Week 2

The postage problem we did in class on Sept 19th used complete induction to prove. Here the same problem is proved by simple induction.

P(n): postage of n cents can be formed with 4- and 5-cent stamps.
Claim: \forall n \in N, n >= 12 => P(n).
Proof:
Base Case: for n = 12, 12-cent postage can be made by using three 4-cent stamps. So P(12) is true.
Induction Step: assume n \in N and n >= 12. Also assume P(n) is true, that is postage of n cents can be made by using 4- and 5-cent stamps. Then either n has at least one 4-cent stamp or n doesn't have any 4-cent postage.

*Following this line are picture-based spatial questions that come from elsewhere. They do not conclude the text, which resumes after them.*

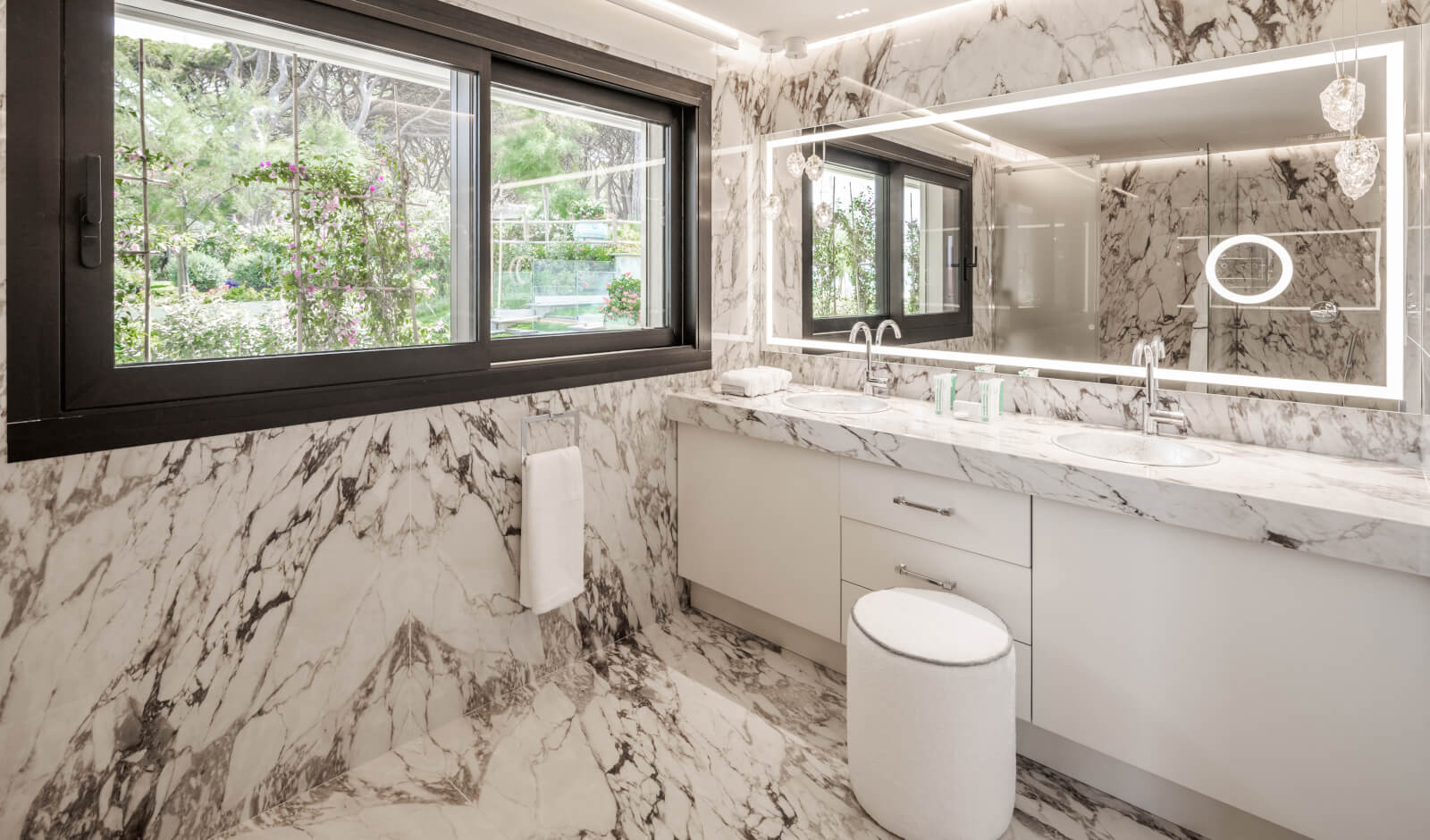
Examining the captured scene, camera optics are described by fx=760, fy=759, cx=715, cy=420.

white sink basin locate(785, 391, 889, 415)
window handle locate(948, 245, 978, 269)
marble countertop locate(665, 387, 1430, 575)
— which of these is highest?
window handle locate(948, 245, 978, 269)

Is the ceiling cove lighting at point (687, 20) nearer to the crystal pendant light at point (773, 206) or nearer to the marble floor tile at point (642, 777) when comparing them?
the crystal pendant light at point (773, 206)

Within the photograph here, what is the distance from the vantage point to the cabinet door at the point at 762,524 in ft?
7.99

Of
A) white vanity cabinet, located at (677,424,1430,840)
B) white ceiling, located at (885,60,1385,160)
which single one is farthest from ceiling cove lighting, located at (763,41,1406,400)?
white vanity cabinet, located at (677,424,1430,840)

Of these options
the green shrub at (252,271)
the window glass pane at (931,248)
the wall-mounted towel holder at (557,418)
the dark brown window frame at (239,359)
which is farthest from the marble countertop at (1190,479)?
the green shrub at (252,271)

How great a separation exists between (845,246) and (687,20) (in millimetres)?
1009

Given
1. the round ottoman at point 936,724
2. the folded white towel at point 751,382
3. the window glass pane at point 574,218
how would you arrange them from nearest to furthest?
the round ottoman at point 936,724 → the window glass pane at point 574,218 → the folded white towel at point 751,382

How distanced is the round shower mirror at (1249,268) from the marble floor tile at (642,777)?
1343mm

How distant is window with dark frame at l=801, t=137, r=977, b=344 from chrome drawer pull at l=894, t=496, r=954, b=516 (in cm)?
79

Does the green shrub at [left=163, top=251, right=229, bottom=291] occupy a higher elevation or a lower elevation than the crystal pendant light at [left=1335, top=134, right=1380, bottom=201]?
lower

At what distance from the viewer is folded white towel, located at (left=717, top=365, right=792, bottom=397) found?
280 cm

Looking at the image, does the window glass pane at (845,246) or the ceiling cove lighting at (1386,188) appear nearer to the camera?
the ceiling cove lighting at (1386,188)

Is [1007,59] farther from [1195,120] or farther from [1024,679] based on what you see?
[1024,679]

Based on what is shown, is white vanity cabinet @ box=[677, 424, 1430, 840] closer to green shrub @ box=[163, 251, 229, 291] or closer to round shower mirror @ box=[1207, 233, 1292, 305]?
round shower mirror @ box=[1207, 233, 1292, 305]

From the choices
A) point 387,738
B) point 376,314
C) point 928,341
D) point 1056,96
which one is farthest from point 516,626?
point 1056,96
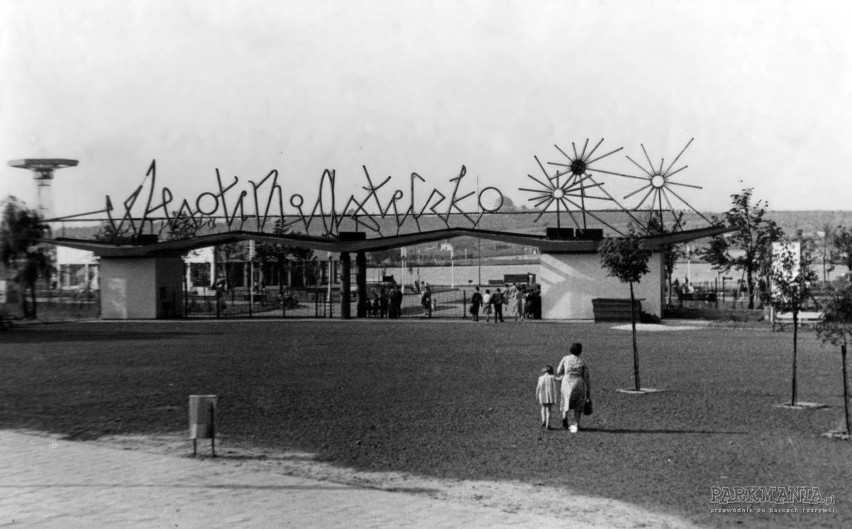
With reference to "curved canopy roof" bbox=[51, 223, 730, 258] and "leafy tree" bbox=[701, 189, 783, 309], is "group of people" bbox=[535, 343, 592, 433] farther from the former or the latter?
"leafy tree" bbox=[701, 189, 783, 309]

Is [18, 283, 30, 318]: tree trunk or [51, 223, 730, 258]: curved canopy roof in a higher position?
[51, 223, 730, 258]: curved canopy roof

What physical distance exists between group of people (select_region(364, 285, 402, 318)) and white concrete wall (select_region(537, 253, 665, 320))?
810 cm

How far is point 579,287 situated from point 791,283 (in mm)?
28111

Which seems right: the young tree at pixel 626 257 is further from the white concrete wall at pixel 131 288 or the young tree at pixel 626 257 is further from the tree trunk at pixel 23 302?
the tree trunk at pixel 23 302

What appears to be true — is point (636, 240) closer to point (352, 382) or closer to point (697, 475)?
point (352, 382)

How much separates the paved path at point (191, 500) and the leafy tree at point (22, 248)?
134 feet

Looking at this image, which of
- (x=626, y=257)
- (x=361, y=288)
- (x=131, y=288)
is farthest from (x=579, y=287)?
(x=626, y=257)

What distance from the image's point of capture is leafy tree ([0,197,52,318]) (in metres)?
50.8

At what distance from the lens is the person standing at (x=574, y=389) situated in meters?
15.4

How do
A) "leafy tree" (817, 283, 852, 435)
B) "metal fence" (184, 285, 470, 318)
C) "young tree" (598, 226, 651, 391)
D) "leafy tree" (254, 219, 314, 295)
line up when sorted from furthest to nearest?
"leafy tree" (254, 219, 314, 295) → "metal fence" (184, 285, 470, 318) → "young tree" (598, 226, 651, 391) → "leafy tree" (817, 283, 852, 435)

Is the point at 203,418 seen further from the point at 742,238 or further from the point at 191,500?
Answer: the point at 742,238

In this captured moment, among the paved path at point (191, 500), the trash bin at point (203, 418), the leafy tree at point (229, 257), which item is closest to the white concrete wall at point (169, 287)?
the leafy tree at point (229, 257)

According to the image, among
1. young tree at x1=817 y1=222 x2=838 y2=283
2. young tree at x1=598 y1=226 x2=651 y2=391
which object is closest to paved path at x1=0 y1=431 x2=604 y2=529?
young tree at x1=598 y1=226 x2=651 y2=391

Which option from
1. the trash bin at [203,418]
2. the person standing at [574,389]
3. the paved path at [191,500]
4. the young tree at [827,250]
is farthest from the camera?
the young tree at [827,250]
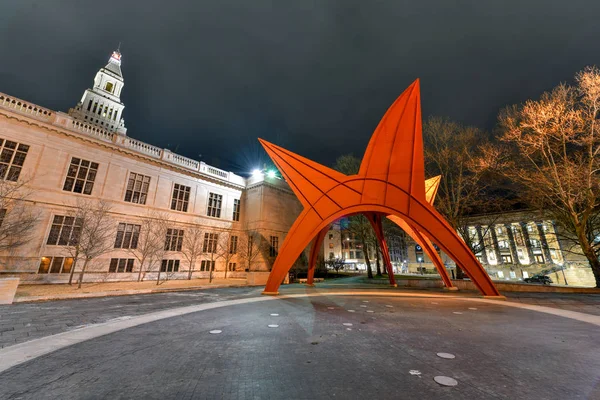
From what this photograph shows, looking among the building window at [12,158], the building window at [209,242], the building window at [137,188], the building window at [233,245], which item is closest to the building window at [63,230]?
the building window at [12,158]

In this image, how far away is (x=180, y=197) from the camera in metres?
27.0

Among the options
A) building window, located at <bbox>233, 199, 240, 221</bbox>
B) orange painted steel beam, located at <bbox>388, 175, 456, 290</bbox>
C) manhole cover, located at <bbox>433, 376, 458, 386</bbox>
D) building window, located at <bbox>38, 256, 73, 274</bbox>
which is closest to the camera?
manhole cover, located at <bbox>433, 376, 458, 386</bbox>

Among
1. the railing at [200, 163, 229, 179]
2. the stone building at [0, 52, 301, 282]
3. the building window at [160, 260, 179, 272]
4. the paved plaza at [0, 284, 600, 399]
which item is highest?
the railing at [200, 163, 229, 179]

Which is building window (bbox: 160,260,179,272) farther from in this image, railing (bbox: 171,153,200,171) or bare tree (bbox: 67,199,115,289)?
railing (bbox: 171,153,200,171)

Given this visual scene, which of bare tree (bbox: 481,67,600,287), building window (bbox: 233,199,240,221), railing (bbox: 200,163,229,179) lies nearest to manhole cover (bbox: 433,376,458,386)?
bare tree (bbox: 481,67,600,287)

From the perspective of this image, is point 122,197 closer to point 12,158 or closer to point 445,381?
point 12,158

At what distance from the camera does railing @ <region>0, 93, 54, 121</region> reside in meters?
18.0

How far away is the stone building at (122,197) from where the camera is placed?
1789 centimetres

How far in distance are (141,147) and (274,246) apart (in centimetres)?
1959

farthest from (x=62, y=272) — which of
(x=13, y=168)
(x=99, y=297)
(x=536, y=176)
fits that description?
(x=536, y=176)

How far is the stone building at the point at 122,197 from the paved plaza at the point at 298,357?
52.9 feet

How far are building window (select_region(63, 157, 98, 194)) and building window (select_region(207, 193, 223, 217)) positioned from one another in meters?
11.6

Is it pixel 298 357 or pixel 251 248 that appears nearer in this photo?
pixel 298 357

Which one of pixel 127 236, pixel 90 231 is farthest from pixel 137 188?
pixel 90 231
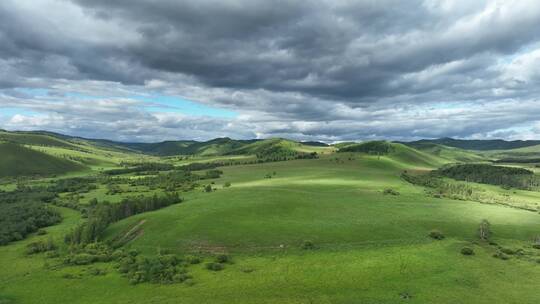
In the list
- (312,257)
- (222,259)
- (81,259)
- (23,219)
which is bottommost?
(81,259)

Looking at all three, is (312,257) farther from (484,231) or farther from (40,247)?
(40,247)

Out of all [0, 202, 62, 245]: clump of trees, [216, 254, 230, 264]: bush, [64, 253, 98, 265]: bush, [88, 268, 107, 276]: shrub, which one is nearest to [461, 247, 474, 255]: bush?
[216, 254, 230, 264]: bush

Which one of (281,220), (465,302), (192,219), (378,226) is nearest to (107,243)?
(192,219)

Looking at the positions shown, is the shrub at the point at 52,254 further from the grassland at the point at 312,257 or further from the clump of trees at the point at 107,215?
the clump of trees at the point at 107,215

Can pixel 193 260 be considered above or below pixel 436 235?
below

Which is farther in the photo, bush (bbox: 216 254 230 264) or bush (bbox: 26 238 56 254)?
bush (bbox: 26 238 56 254)

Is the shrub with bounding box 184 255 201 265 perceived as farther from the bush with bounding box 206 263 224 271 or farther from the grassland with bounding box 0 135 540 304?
the bush with bounding box 206 263 224 271

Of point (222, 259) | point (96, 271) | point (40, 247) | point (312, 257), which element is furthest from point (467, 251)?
point (40, 247)
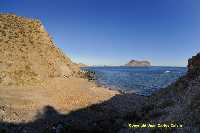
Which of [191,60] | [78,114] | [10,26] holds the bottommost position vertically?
[78,114]

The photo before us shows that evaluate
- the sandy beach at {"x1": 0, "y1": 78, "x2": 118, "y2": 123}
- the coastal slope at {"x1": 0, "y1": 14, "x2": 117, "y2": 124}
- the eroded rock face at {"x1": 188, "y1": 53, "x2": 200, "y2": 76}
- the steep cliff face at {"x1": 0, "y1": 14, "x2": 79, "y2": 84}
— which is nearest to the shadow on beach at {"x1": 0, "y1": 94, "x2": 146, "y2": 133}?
the sandy beach at {"x1": 0, "y1": 78, "x2": 118, "y2": 123}

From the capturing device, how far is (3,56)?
4862cm

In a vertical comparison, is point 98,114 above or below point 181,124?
below

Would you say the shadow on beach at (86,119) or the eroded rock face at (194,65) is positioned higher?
the eroded rock face at (194,65)

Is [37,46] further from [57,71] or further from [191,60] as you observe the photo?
[191,60]

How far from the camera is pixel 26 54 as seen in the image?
5150 cm

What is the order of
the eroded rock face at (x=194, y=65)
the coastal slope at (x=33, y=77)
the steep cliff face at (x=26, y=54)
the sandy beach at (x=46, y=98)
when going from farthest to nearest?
1. the steep cliff face at (x=26, y=54)
2. the coastal slope at (x=33, y=77)
3. the sandy beach at (x=46, y=98)
4. the eroded rock face at (x=194, y=65)

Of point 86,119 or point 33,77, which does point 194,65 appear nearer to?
point 86,119

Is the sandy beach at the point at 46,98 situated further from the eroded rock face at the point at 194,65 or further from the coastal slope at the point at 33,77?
the eroded rock face at the point at 194,65

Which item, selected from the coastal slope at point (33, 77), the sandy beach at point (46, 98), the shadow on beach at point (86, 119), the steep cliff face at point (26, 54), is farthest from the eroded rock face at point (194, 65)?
the steep cliff face at point (26, 54)

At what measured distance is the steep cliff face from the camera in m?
45.7

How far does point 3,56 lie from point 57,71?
897cm

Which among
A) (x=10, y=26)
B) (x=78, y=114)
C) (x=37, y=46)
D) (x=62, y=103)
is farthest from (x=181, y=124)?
(x=10, y=26)

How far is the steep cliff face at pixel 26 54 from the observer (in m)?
45.7
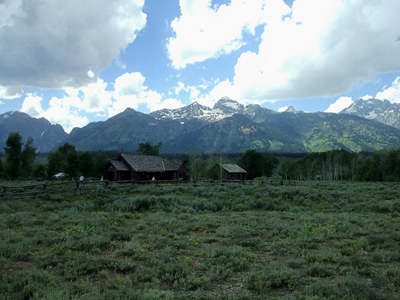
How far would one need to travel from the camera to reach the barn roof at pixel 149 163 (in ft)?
158

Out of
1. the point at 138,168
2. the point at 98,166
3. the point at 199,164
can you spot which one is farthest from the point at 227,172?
the point at 98,166

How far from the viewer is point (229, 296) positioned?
5.90m

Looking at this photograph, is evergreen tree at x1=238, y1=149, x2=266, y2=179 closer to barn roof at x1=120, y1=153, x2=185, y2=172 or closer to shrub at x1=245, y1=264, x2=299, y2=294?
barn roof at x1=120, y1=153, x2=185, y2=172

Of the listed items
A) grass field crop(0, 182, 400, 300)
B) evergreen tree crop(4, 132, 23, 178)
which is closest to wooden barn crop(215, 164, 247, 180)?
evergreen tree crop(4, 132, 23, 178)

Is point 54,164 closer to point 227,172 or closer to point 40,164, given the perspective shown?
point 40,164

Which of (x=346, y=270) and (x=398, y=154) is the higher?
(x=398, y=154)

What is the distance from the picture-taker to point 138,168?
157 feet

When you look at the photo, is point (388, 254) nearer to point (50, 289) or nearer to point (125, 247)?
point (125, 247)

Case 1: n has at least one 4-cent stamp. Then for (n + 1) postage, we can exchange that 4-cent stamp to a 5-cent stamp to get one cent more postage. So P(n + 1) is true in this case.
Case 2: n has no 4-cent stamp. Then n must have at least three 5-cent stamps, since 15 is the next natural number after 12 which is a multiple of 5. To get one more postage, we can simply exchange three 5-cent stamps (15 cents) to four 4-cent stamps (16 cents). So P(n + 1) is also true in this case.
Thus, P(n + 1) is true.
So \forall n \in N, (n >= 12 and P(n) ) => P(n + 1)
Therefore, \forall n \in N, n >= 12 => P(n).